Stated problem: Can you write out the stretch of lines from the one containing "Is [461,422] closer" through the end of the lines, replacing "camera" with "viewer" and leaving everything else unchanged?

Records contained in a dataset
****************************************

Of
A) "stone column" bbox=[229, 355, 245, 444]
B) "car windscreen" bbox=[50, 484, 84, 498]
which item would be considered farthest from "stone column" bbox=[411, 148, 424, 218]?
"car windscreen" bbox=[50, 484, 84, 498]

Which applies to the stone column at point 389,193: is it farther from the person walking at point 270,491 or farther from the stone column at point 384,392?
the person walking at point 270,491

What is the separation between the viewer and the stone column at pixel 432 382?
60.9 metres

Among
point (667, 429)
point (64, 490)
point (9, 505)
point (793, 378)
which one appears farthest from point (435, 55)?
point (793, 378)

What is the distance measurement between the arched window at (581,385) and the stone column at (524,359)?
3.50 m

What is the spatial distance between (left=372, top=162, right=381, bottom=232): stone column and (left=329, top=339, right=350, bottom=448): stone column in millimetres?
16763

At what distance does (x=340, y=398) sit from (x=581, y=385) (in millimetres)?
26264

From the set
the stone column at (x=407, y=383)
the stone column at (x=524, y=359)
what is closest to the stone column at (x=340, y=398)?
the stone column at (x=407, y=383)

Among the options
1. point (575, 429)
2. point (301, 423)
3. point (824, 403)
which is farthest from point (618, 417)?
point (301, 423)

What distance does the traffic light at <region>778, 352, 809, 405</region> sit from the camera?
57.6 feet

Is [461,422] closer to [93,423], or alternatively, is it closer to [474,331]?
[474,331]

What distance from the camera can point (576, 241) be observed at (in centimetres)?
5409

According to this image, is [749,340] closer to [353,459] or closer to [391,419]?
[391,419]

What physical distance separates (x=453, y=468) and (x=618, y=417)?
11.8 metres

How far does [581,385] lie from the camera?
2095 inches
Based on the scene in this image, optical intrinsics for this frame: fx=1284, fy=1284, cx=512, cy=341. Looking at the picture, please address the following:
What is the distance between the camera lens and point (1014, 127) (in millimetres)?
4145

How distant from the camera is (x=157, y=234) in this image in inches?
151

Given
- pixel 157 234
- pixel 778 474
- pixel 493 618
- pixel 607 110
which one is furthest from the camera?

****************************************

Written solution:
Is [461,422] closer to [93,423], or alternatively, is it closer to [474,331]?
[474,331]

What distance from the viewer can point (576, 241) be observed at (in centimetres)?
5409

According to this image, is [749,340] closer to [353,459] or closer to [391,419]?
[391,419]

What physical distance separates (x=453, y=468) and (x=618, y=417)?
11.8 metres

How far does [581,385] lie from the viewer?
2095 inches
Based on the scene in this image, optical intrinsics for this frame: fx=1284, fy=1284, cx=512, cy=341. Looking at the picture, please address the following:
What is the distance between the viewer lens and point (1014, 127) (in millimetres)?
4145

How distant from the viewer is (x=157, y=234) in this image in inches?
151

Given
- pixel 157 234
- pixel 778 474
- pixel 493 618
- pixel 607 110
which one is furthest from the viewer?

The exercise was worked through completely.